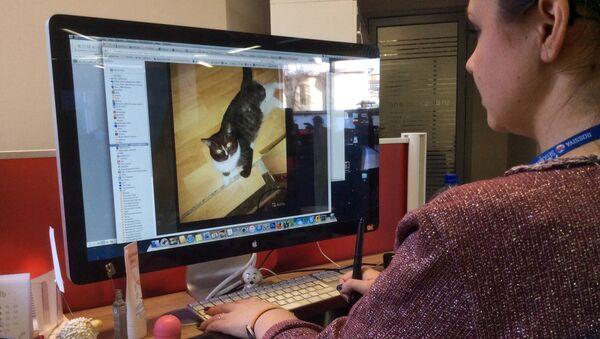 Mieszkaniec Moskwy wystawił na sprzedaż dziewictwo swojego kota - Sputnik Polska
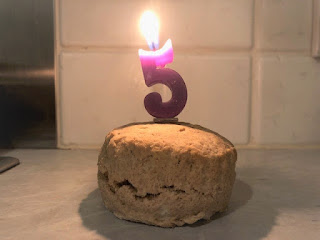 Scone Blog is 5 today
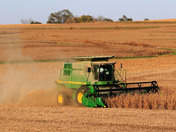 October Soybean Harvest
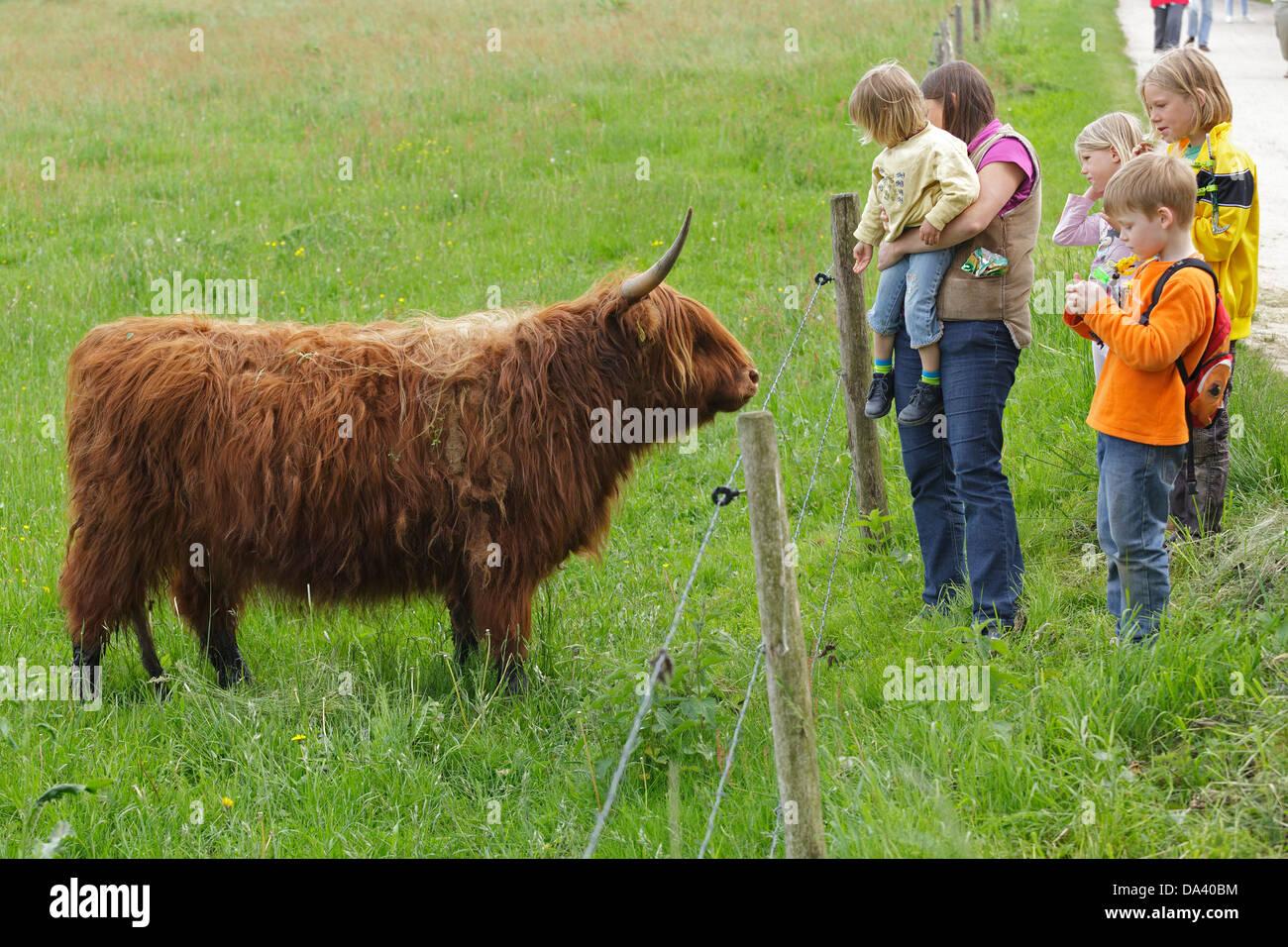 family looking at Highland Cattle, Haithabu, Schlei, Schleswig-Holstein, Germany - Stock Image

(Exercise prompt) Copy out the listing above exactly, and keep the pictures out of it.

(Task answer)
 Mieszkaniec Moskwy wystawił na sprzedaż dziewictwo swojego kota - Sputnik Polska
 Scone Blog is 5 today
 October Soybean Harvest
 family looking at Highland Cattle, Haithabu, Schlei, Schleswig-Holstein, Germany - Stock Image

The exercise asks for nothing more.